L’auteure de « Musique et politique » revient sur les rapports entre ces deux mondes et sur le décloisonnement disciplinaire, entre histoire et musicologie, qui permet leur étude.

Elise Petit vient de publier Musique et politique en Allemagne du IIIe Reich à la guerre froide aux PUPS. Elle a accepté de répondre aux questions de Nonfiction à cette occasion.

 

Nonfiction : En quoi votre double formation d’historienne et de musicologue détermine-t-elle votre sujet d’étude et le traitement de la question que vous abordez dans votre livre ?

Elise Petit : J’ai suivi des études de musicologie « classique » à l’Université de Tours ; on y faisait la part belle à l’analyse des partitions. Mais les implications politiques de la création musicale m’ont toujours passionnée, et ce à toutes les périodes. Très tôt, je me suis donc intéressée à des sujets davantage « historiques » et j’ai écrit mon mémoire de Maîtrise sur l’opéra pour enfants Brundibár, donné dans le camp-ghetto de Terezín. Je milite pour sortir des étiquettes et des « cases » du champ universitaire et des aberrations qui en découlent : En France, l’enseignement de l’histoire de la musique du xxe siècle est encore divisé en deux périodes et la guerre est très souvent absente de l’une et de l’autre ; il y a une sorte de no man’s land entre 1933 et 1945, car il règne encore l’idée que la musique est éminemment apolitique !

 

Votre ouvrage marque incontestablement une étape historiographique en France. Votre approche se différencie-t-elle des approches historiographiques anglo-saxonne et allemande ? Autrement dit, votre étude présente-t-elle une spécificité « à la française » ?
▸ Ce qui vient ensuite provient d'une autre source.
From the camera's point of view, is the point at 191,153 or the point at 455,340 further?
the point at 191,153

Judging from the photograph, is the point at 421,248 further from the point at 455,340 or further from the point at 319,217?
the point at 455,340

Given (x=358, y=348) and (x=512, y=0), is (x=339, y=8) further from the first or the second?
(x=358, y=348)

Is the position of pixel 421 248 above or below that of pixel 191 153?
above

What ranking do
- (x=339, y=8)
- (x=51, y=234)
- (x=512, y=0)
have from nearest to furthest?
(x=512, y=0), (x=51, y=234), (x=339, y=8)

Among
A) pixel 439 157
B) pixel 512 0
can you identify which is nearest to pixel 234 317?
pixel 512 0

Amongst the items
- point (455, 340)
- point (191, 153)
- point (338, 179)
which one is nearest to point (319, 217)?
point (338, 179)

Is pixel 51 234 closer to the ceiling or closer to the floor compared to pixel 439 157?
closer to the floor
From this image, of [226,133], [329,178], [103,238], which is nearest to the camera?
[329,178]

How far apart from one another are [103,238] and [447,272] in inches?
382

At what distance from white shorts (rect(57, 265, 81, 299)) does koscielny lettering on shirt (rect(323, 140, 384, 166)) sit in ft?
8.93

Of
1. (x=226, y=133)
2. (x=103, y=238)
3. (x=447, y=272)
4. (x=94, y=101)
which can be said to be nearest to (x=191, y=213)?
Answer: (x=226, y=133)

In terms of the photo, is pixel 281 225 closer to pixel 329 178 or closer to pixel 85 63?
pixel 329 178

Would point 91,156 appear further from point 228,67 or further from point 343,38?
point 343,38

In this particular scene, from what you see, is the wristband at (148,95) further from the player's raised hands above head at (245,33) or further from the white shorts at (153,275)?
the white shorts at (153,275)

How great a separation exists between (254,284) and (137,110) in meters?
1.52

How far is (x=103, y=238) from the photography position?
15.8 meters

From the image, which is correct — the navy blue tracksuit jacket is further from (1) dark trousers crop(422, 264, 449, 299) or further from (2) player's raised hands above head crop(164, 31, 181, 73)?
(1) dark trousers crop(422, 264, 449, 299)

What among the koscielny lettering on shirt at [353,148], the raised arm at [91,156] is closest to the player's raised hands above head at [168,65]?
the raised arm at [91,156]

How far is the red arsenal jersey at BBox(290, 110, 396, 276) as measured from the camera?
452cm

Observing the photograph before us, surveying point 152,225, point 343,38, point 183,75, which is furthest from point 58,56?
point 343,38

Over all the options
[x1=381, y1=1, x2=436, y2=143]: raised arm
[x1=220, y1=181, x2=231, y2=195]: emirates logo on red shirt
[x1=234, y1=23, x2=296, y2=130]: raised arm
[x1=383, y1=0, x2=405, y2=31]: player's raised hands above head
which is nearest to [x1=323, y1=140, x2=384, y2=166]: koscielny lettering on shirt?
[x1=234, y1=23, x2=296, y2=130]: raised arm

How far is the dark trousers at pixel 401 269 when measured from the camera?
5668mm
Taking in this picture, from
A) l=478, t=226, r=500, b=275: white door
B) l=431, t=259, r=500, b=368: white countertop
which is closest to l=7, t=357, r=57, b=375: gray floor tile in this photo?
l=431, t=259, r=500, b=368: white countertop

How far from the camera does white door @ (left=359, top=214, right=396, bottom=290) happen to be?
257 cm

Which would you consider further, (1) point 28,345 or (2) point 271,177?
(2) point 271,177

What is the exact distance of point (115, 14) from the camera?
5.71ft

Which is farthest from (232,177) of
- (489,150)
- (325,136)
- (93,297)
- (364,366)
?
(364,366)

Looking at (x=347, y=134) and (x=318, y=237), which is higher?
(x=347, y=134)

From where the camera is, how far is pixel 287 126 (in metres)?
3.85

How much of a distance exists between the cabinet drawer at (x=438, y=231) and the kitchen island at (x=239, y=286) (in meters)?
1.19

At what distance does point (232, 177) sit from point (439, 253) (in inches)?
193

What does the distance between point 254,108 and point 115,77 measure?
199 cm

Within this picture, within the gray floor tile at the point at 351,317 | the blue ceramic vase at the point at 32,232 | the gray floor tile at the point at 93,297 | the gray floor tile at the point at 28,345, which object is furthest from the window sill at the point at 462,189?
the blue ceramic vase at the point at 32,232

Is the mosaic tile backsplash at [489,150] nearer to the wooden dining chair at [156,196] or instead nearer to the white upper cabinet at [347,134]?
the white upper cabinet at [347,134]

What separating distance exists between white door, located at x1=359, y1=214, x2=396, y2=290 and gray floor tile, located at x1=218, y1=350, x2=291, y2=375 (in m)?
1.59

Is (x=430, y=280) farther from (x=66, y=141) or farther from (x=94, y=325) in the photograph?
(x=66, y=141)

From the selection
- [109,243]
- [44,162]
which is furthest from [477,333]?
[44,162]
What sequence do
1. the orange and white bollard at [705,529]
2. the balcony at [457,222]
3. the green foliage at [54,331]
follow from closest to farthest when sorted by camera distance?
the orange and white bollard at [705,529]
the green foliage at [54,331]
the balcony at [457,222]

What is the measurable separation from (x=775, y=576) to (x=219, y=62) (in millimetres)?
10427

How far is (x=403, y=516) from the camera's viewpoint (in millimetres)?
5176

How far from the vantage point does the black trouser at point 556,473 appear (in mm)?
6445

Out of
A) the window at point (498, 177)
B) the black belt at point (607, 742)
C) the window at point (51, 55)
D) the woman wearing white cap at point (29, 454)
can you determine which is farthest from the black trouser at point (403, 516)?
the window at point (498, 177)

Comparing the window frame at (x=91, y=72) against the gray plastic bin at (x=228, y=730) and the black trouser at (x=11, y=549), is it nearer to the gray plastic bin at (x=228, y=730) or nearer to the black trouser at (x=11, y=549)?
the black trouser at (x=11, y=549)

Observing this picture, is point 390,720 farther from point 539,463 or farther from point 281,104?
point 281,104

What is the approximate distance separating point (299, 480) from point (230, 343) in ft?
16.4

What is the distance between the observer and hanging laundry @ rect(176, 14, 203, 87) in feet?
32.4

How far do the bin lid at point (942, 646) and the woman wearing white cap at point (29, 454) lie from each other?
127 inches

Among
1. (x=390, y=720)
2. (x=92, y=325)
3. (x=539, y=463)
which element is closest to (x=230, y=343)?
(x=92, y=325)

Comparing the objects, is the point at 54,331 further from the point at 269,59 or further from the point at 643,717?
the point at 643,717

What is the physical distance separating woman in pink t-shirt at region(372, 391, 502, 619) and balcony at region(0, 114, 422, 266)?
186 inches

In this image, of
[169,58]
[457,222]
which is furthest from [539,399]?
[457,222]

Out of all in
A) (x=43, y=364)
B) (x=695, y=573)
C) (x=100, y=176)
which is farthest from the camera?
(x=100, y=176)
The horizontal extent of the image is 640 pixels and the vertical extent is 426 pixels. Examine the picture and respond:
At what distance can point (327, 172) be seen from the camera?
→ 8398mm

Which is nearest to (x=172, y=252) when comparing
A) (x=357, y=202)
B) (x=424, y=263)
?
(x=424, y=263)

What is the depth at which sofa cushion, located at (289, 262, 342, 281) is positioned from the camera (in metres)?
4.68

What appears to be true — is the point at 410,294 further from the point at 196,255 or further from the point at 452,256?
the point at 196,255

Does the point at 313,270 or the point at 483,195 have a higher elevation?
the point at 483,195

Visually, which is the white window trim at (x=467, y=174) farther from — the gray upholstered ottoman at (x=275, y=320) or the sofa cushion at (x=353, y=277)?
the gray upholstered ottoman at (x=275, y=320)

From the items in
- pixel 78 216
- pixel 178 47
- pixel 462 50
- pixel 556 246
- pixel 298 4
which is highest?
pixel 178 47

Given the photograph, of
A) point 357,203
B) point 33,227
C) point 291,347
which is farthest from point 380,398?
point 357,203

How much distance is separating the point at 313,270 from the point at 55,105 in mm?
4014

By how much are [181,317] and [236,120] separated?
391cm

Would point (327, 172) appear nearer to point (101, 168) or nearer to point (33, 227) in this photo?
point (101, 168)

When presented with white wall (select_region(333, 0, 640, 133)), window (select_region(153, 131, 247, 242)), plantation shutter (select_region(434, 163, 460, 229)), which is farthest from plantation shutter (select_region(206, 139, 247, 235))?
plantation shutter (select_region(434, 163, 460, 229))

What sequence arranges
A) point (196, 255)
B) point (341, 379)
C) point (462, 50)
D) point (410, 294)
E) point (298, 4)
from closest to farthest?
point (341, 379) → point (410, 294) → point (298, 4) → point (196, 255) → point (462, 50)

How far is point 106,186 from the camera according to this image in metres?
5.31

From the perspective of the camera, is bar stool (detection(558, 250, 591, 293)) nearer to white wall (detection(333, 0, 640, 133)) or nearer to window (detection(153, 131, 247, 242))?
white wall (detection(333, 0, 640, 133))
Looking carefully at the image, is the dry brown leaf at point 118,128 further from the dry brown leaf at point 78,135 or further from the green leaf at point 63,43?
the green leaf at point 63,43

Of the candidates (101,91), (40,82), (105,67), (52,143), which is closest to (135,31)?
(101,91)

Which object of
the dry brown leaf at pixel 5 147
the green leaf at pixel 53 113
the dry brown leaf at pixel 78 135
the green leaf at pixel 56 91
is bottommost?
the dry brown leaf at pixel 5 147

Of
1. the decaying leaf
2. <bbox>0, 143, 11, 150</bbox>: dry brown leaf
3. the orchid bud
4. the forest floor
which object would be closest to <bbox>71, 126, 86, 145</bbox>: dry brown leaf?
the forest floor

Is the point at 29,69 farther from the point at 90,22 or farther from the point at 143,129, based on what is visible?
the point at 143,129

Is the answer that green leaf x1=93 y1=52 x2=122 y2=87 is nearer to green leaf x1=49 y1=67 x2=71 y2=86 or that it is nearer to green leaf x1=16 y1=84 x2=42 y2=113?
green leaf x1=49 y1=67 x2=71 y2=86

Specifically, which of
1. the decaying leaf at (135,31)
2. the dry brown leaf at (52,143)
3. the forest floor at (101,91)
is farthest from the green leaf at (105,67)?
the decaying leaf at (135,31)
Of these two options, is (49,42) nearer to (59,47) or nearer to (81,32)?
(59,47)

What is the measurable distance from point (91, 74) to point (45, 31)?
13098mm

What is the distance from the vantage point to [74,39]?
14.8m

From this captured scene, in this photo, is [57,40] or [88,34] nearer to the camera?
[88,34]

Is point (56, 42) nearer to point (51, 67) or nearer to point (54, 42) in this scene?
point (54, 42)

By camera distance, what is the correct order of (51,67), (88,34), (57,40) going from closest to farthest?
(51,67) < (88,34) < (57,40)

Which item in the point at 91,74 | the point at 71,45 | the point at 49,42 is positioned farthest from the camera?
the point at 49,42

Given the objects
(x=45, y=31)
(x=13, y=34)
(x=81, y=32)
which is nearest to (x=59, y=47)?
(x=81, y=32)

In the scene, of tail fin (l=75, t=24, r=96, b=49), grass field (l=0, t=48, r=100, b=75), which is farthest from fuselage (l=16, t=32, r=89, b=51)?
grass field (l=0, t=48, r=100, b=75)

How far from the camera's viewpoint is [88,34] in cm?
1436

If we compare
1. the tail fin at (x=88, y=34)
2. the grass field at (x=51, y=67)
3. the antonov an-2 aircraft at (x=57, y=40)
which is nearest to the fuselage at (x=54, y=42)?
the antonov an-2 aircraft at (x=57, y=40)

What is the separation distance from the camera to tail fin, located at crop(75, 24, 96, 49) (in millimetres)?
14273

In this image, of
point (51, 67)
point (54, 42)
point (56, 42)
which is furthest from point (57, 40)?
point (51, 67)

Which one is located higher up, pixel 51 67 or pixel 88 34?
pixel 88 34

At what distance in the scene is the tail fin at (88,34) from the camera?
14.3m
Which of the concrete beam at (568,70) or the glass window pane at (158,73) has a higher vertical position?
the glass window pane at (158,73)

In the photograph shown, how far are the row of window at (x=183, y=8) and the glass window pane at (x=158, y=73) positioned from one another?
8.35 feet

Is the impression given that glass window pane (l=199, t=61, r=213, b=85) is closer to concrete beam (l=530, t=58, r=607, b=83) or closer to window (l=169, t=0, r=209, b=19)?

Mon approche a été impulsée par des conversations avec Erik Levi, musicologue britannique auteur de Music in the Third Reich, et Philip Bohlman, ethnomusicologue américain spécialiste notamment de la musique juive. Ces deux interlocuteurs pointaient régulièrement le caractère utopique de cette fameuse « table rase » que l’on évoque toujours aujourd’hui lorsque l’on étudie la création musicale en Allemagne après 1945. Il m’est donc apparu indispensable de relier l’avant et l’après-guerre dans cette étude : non, il n’y a pas eu de « musique nouvelle », « sortie des ruines » en 1945 ! Au contraire, la création musicale s’est définie le plus souvent par le rejet de ce qui s’était fait sous le IIIe Reich, d’où la remise à l’honneur de Schoenberg et des musiques qui avaient été jugées « dégénérées ». Mais en même temps, l’ordre du jour politique dans les camps américain et soviétique a donné naissance à des esthétiques antagonistes et véritablement en guerre. Bien que « l’Heure zéro » soit aujourd’hui largement contestée, aucun ouvrage n’avait étudié les politiques musicales à la fois sous le IIIe Reich et dans l’après-guerre.

 

Votre étude est issue partiellement d’une thèse d’histoire de la musique. Le croisement des champs disciplinaires a-t-il été évident à gérer ? Des difficultés particulières ont-elles émergé en raison de ce croisement ?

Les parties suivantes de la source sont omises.